«Di fermarsi, non se ne parla»

«Di fermarsi, non se ne parla»


Prospettiva Betlemme, n. 65 - Intervista

Foto: © Meinrad Schade

Da 70 anni l’Ospedale pediatrico di Betlemme salva tante piccole vite. Per quasi la metà di questo tempo, la dottoressa Hiyam Marzouqa è stata impegnata al Caritas Baby Hospital, segnandone profondamente lo sviluppo. Il suo mandato non ha perso affatto la sua freschezza.

Dottoressa, ricorda ancora il suo primo giorno al Caritas Baby Hospital?

Sì, correva l’anno 1990. Ricordo perfettamente di essere andata subito alla riunione mattutina dei medici. Abbiamo discusso i nuovi casi e ho iniziato subito a lavorare a pieno ritmo. Un po’ un salto nel buio.

Che cosa è cambiato da allora in merito ai quadri clinici?

In passato vi erano tanti piccoli malnutriti, potremmo dire pelle e ossa. Avevo anche la sensazione che le bambine, rispetto ai maschi, fossero più trascurate. Oggi, però, la
situazione è cambiata forse perché le ragazze ricevono un’istruzione e si documentano. I genitori, nei primi anni, preferivano lasciare i figli da noi in quanto stavano molto
meglio qui che a casa. In Ospedale il cibo era sufficiente e in inverno le stanze erano riscaldate. Ora non ci sono praticamente più piccoli a soffrire di ipotermia.
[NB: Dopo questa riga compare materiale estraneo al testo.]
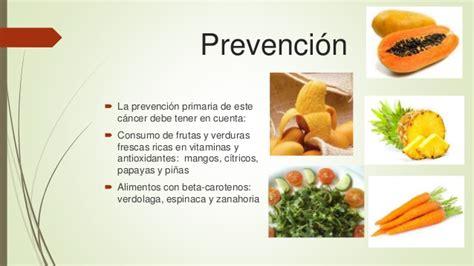 prevencion del cancer de estomago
Che cosa è rimasto uguale negli anni passati?

Prima e ora: noi continuiamo ad esserci per tutti i piccoli, al di là della provenienza o della condizione delle famiglie. Poniamo sempre al centro il bene del bambino e della
madre. Per il resto, molto è cambiato e va bene così. Non bisognerebbe mai fermarsi, altrimenti si indietreggia. Preferisco quindi parlare dei progressi compiuti. La nostra offerta di servizi è cresciuta enormemente negli ultimi decenni. In passato mancava la Terapia intensiva e non si potevamo seguire i pazienti in condizioni critiche.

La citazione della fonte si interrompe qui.